> Prompt: Copy the text on the aftermath of the Arab Spring word for word.

> Excerpt:
Yemen is in a civil war between Iranian-backed Houthis and the internationally-recognized government of President Abd Rabbuh Mansur Hadi, who is backed by a Saudi Arabian air campaign. According to an article from the Guardian dating back to October of last year, 93 percent of the war’s casualties are civilians.

Egypt is still under military power. Governmental control changed from Hosni Mubarak’s U.S. backed autocracy to Mohammed Morsi’s Islamic theocracy then back to Abdel Fattah el-Sisi’s autocracy. El-Sisi’s military state has received over $1.3 billion in military aid from the U.S in 2014.

It’s fair to say that the Egyptian people still await the freedoms they marched for in Tahrir Square in the winter of 2011.

The Egyptian people’s division among the unorganized secularists, the highly-organized Muslim Brotherhood and the military is best summarized in the Netflix documentary, “The Square.”

In the now fifth year of Syrian civil war, the U.S government continues to compromise its secular values by backing Islamist rebels who are paraded as “moderates.” In its quest to overthrow Assad, the White House has so far failed to find a new strongman to replace him. This outlook for the future of Syria may be cynical but an honest outlook in regard to the plan, or rather lack thereof,  that the Administration is implementing in the war torn country.

In the rising chaos in Syria, ISIS has managed to take control almost a quarter of the country. The only groups strong enough to defeat them in combat are the Assad loyalists and Kurdish militias.

The Administration’s once-promising anti-ISIS program created by the Pentagon, fruited at most five fighters. The Administration has since abandoned the program and plans to fund existing rebels already fighting the Islamic State.

The American-Syrian quagmire has become more complicated with reports of rebels backed by the Pentagon and rebels armed by the CIA have begun to fight against each other in the war-torn city of Aleppo.

The only true success story of the Arab Spring was in the state that started it, Tunisia.

Yet, in an interview with the Washington Post, Beji Caïd Essebsi, Tunisia’s first democratically-elected president, distanced their revolution from the Arab Spring. He preferred to call it “The Tunisian Spring.”

(Extracted data entries)
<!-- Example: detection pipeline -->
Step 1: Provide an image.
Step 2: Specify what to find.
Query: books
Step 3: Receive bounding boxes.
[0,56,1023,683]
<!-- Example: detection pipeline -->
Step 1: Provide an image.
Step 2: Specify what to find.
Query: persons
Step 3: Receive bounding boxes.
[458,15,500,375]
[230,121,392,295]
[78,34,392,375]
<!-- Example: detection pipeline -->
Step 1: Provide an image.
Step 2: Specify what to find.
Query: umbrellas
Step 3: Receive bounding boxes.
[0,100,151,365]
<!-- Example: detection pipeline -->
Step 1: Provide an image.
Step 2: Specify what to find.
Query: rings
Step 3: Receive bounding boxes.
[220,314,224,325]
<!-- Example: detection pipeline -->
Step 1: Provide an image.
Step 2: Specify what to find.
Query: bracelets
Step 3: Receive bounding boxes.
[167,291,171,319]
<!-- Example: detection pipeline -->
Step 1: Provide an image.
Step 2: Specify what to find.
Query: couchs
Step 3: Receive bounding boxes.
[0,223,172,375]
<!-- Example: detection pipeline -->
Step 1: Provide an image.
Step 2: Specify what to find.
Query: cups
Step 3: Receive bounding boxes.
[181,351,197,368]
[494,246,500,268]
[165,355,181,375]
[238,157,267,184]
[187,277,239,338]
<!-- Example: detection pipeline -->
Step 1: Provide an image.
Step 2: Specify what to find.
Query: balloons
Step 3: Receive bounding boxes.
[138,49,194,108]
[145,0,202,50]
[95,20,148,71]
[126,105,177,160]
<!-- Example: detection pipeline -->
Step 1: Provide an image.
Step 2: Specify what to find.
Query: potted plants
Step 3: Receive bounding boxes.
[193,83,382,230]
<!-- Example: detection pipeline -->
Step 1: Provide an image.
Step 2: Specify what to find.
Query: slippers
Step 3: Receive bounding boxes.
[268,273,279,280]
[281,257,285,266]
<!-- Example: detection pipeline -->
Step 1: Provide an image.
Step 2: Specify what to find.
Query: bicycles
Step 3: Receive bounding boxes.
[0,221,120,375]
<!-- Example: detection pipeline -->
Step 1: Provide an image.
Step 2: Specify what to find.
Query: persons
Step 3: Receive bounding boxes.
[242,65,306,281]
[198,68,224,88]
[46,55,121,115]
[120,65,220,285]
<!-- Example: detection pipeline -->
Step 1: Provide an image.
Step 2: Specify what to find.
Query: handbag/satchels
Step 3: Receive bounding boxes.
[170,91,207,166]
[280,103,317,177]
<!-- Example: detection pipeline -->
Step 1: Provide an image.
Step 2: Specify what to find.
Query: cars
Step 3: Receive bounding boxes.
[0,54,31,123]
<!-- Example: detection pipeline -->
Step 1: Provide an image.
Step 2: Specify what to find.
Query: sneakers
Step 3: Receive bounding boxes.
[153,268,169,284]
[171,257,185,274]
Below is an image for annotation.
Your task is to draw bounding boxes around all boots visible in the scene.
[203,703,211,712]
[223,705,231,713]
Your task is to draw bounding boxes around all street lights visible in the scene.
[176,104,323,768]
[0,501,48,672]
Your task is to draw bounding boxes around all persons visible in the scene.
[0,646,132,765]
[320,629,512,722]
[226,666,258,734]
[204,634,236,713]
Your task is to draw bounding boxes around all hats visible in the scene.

> The answer:
Yemen is in a civil war between Iranian-backed Houthis and the internationally-recognized government of President Abd Rabbuh Mansur Hadi, who is backed by a Saudi Arabian air campaign. According to an article from the Guardian dating back to October of last year, 93 percent of the war’s casualties are civilians.

Egypt is still under military power. Governmental control changed from Hosni Mubarak’s U.S. backed autocracy to Mohammed Morsi’s Islamic theocracy then back to Abdel Fattah el-Sisi’s autocracy. El-Sisi’s military state has received over $1.3 billion in military aid from the U.S in 2014.

It’s fair to say that the Egyptian people still await the freedoms they marched for in Tahrir Square in the winter of 2011.

The Egyptian people’s division among the unorganized secularists, the highly-organized Muslim Brotherhood and the military is best summarized in the Netflix documentary, “The Square.”

In the now fifth year of Syrian civil war, the U.S government continues to compromise its secular values by backing Islamist rebels who are paraded as “moderates.” In its quest to overthrow Assad, the White House has so far failed to find a new strongman to replace him. This outlook for the future of Syria may be cynical but an honest outlook in regard to the plan, or rather lack thereof,  that the Administration is implementing in the war torn country.

In the rising chaos in Syria, ISIS has managed to take control almost a quarter of the country. The only groups strong enough to defeat them in combat are the Assad loyalists and Kurdish militias.

The Administration’s once-promising anti-ISIS program created by the Pentagon, fruited at most five fighters. The Administration has since abandoned the program and plans to fund existing rebels already fighting the Islamic State.

The American-Syrian quagmire has become more complicated with reports of rebels backed by the Pentagon and rebels armed by the CIA have begun to fight against each other in the war-torn city of Aleppo.

The only true success story of the Arab Spring was in the state that started it, Tunisia.

Yet, in an interview with the Washington Post, Beji Caïd Essebsi, Tunisia’s first democratically-elected president, distanced their revolution from the Arab Spring. He preferred to call it “The Tunisian Spring.”